Perhaps given my short-term preference, it's not surprising that I find it hard to track very deep comment threads, but let me just give a couple of short responses.
I don't think the argument on hacking relied on the ability to formally verify systems. Formally verified systems could potentially skew the balance of power to the defender side, but even if they don't exist, I don't think balance is completely skewed to the attacker. You could imagine that, like today, there is a "cat and mouse" game, where both attackers and defenders try to find "zero day vulnerabilities" and exploit (in one case) or fix (in the other). I believe that in the world of powerful AI, this game would continue, with both sides having access to AI tools, which would empower both but not necessarily shift the balance to one or the other.
I think the question of whether a long-term planning agent could emerge from short-term training is a very interesting technical question! Of course we need to understand how to define "long term" and "short term" here. One way to think about this is the following: we can define various short-term metrics, which are evaluable using information in the short-term, and potentially correlated with long-term success. We would say that a strategy is purely long-term if it cannot be explained by making advances on any combination of these metrics.
Let me try to respond (note the claim numbers below are not the same as in the essay, but rather as in Vanessa's comment):
Claim 1: Our claim is that one can separate out components - there is the predictable component which is non stationary, but is best approximated with a relatively simple baseline, and the chaotic component, which over the long run is just noise.In general, highly complex rules are more sensitive to noise (in fact, there are theorems along these lines in the field of Analysis of Boolean Functions), and so in the long run, the simpler component will dominate the accuracy.
Claim 2: Hacking is actually a fairly well-specified endeavor. People catalog, score, and classify security vulnerabilities. To hack would be to come up with a security vulnerability, and exploit code, which can be verified. Also, you seem to be envisioning a long-term AI that is then fine-tuned on a short-term task, but how did it evolve these long-term goals in the first place?

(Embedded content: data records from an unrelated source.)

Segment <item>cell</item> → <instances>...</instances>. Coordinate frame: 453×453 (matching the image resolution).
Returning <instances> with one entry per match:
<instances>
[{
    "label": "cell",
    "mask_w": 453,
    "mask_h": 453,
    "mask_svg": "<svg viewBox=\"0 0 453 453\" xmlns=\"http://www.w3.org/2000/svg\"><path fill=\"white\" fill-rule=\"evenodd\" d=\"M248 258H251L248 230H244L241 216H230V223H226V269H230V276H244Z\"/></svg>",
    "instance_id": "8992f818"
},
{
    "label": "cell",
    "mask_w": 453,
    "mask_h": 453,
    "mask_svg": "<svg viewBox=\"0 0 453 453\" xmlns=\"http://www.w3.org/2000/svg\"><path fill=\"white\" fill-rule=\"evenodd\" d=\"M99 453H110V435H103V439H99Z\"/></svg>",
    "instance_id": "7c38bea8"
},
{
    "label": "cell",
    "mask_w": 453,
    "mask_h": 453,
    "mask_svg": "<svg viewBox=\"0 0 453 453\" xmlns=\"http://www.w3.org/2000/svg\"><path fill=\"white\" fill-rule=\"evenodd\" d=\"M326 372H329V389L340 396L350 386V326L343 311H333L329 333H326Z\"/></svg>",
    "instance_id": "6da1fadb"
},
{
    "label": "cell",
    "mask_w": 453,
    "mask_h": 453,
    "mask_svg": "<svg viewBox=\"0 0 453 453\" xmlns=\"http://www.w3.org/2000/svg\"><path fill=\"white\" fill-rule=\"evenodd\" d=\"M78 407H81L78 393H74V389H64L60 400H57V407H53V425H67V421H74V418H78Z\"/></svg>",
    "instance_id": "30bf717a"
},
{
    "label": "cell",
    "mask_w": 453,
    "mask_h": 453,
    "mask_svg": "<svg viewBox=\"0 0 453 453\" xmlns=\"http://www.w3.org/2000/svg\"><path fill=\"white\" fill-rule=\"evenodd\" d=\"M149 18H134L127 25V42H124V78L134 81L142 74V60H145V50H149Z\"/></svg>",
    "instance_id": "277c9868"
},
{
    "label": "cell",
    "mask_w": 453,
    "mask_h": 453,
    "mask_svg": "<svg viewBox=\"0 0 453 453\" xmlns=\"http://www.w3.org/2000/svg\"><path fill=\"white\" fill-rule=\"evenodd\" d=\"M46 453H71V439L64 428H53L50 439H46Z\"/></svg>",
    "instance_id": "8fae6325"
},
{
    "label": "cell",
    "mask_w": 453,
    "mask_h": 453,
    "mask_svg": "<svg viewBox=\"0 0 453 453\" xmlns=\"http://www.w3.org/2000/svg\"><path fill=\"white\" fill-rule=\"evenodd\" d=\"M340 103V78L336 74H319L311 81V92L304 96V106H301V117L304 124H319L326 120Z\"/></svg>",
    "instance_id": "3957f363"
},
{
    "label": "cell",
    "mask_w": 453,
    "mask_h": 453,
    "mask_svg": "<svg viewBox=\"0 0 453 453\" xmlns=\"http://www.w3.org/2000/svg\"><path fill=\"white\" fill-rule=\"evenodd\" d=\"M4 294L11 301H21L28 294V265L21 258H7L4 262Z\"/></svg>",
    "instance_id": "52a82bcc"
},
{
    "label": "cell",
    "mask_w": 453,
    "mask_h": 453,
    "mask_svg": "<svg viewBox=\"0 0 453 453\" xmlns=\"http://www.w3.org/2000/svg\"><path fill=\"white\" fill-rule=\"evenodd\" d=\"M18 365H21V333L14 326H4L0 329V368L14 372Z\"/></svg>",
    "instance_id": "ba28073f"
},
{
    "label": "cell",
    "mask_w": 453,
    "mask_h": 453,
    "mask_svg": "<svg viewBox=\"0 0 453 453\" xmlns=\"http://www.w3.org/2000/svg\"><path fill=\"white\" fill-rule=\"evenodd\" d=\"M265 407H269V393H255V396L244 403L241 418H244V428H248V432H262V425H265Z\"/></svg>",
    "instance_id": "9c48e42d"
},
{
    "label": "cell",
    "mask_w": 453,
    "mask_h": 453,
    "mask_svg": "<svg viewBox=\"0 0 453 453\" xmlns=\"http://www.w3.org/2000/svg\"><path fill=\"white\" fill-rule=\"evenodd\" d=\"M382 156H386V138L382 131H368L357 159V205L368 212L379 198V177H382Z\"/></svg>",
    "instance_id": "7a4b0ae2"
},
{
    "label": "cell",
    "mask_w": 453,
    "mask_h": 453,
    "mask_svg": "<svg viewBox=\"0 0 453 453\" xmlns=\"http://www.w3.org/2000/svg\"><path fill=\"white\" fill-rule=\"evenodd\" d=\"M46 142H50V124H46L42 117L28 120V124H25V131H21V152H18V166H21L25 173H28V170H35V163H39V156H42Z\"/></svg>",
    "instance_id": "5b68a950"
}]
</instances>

Claim 3: I would not say that there is no such thing as talent in being a CEO or presidents. I do however believe that the best leaders have been some combination of their particular characteristics and talents, and the situation they were in. Steve Jobs has led Apple to become the largest company in the world, but it is not clear that he is a "universal CEO" that would have done as good in any company (indeed he failed with NeXT). Similarly, Abraham Lincoln is typically ranked as the best U.S. president by historians, but again I think most would agree that he fit well the challenge that he had to face, rather than being someone that would have just as well handled the cold war or the 1970s energy crisis. Also, as Yafah points elsewhere here, for people to actually trust an AI with being the leader of a company or a country, it would need to not just be as good as humans or a little better, but better by a huge margin. In fact, most people's initial suspicion is that AIs (or even humans that don't look like them) is not "aligned" with their interests, and if you don't convince them otherwise, their default would be to keep them from positions of power.
Claim 4: The main point is that we need to measure the powers of a system as a whole, not compare the powers of an individual human with an individual AI. Clearly, if you took a human, made their memory capacity 10 times bigger, and made their speed 10 times faster, then they could do more things. But we are comparing with the case that humans will be assisted with short-term AIs that would help them in all of the tasks that are memory and speed intensive.
It is indeed the case that sometimes we see phase transitions / discontinuous improvements, and this is an area which I am very interested in. Note however that (while not in our paper) typically in graphs such as BIG-Bench, the X axis is something like log number of parameters. So it does seem you pay quite a price to achieve improvement.
The claim there is not so much about the shape of the laws but rather about potential (though as you say, not certain at all) limitations as to what improvements you can achieve through pure software alone, without investing more compute and/or data. Some other (very rough) calculations of costs are attempted in my previous blog post.
Thank you! I think that what we see right now is that as the horizon grows, the more "tricks" we need to make end-to-end learning works, to the extent that it might not really be end to end. So while supervised learning is very successful, and seems to be quite robust to choice of architecture, loss functions, etc., in RL we need to be much more careful, and often things won't work "out of the box" in a purely end to end fashion.
I think the question would be how performance scales with horizon, if the returns are rapidly diminishing, and the cost to train is rapidly increasing (as might well be the case because of diminishing gradient signals, and much smaller availability of data), then it could be that the "sweet spot" of what is economical to train would remain at a reasonably short horizon (far shorter than the planning needed to take over the world) for a long time.